Catch me in a moment of contemplation and you’ll witness the same gesture.
The fact that I birthed a mini me is no secret. In fact, for most of his life he’s actually been referred to as “mini” by friends of mine. From the getgo, this kid has been a spitting image of his mama and has prompted many an exclamation of “oh my goodness, y’all are twins!.” The novelty has actually worn off for me. And, as he gets older, he starts looking less and less like my little twinie. This fact will likely serve him well in middle school.
What I have noticed recently is how much of who I am – as a person – is being mirrored back to me by him. My mannerisms. My gestures. My sense of humor. My cautiousness. My preference for books over people. So much of what makes me who I am is being reflected back by my son. While this makes for more than a few adorable anecdotes (my personal favorite being when he responded to the offer of a bath with “not diggin’ it, mama”), it’s recently prompted some self reflection.
Like every other mother out there, the vast majority of my mental activity is focused around him. Is he meeting his milestones? Was that rash there yesterday? Will today be the day that his food refusal results in starvation? Should he go to preschool this year or next? Will kids make fun of little gremlin teeth? I know that kid like the back of my hand and obsess about everything from what he eats, to how many numbers he can properly recognize to whether he will ever master algebra (something I’ve yet to accomplish). Who he is, who he is becoming and who he will end up being occupy an awful lot of brain space. Pretty par for the course as a parent, as I understand it.
What I haven’t given nearly as much brain space to is who I am. Who does he see when he wakes up? Who does he hear when its three in the morning and I answer the middle of the night calls for Mama? Who does he see when I think he’s not looking? And, how is this shaping him?
Two and a half is a challenge in many ways. Between the whining, the sassy comebacks and the sudden need to assert himself in all matters, toddlerhood has given me a run for my money (as if I get paid for this shiz) and has resulted in many an exasperated exclamation of “for the love of god, Mateo.” It’s also been mind blowing to watch. He’s coming into his own. He’s turning into a little human with cognitive thought processes, very clear likes and dislikes, a response to everything (usually a sassy one) and a wild streak that will serve him well as an adult but will ensure I never sleep during his teen years. These days I’m literally watching him become a person. Every day new aspects of his personality emerge. Some are adorable. Some I could do without. But all of it is fascinating and I’m often left in awe of the tiny little dude who races around my house making poop sounds (all day, every day).
I’ve also been caught off guard on more than half a dozen occasions recently by a sudden and very clear demonstration that he’s paying attention. He sees me. He hears me. He hears what I don’t say. He’s taking it all in and mulling it over as he navigates his days.

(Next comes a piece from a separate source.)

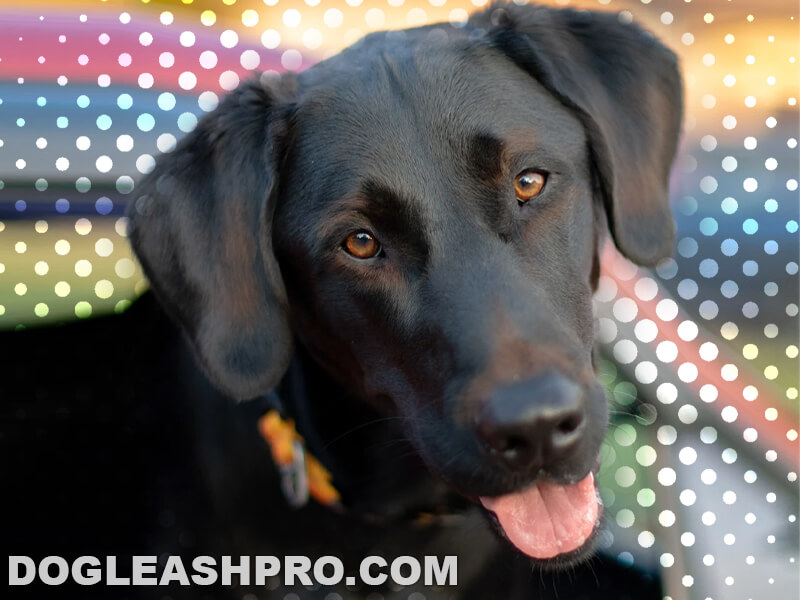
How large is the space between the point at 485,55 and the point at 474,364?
0.76 metres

What is it that I want him to see and am I that person?
Sometimes yes. Sometimes no. Like everyone else, I’m flawed and wonderful and snarky and selfless. I have days when I am nowhere near the mom I want to be. Days when I have failed at being a decent friend. Days when I go to bed thinking “for the love of god, lizi.” And vow to up my game the next day. But, overall, am I modeling what I want for him?
Am I showing him what kindness looks like – both in how I treat others and how I let others treat me?
Am I handing him delicious lemonade when life throws me lemons? Or, am I sulking over things that don’t go my way and wallowing in the land of “it’s not fair?”
Am I showing him what a strong woman looks like? Am I serving as a living, breathing example of the truth that women are powerful beings who deserve respect?
Am I turning the other cheek metaphorically when he comes at me with toddler hostility and rage? Am I showing him how to respond to those who hurt his feelings, put him down, try to infringe on his rights?
Am I the face of tolerance and love for others? Does he hear me make disparaging comments about people? Or, does he witness unconditional acceptance for those around us?
What am I saying to my friends on the phone when he’s around? Is he hearing optimism or a sense of victimhood?
What’s my general mood? Is life a vale of tears or is each day greeted with a sense of excitement and enthusiasm? Obviously, no one actually wakes up and radiates sunshine and happiness all day, every day. Let’s be real. But, overall, does he see a woman who is enthused about the life she gets to live? Or, does he see the frustration, worry, exhaustion and stress that sometimes plagues me?
I don’t claim to have the answers to all of these questions. And, in some cases, I know the answer and it doesn’t thrill me. What matters, however, is the realization that my little Mini is picking up what I’m putting down and it’s my job to make sure he’s picking up gems instead of glass. Bring on the sunshine and optimism!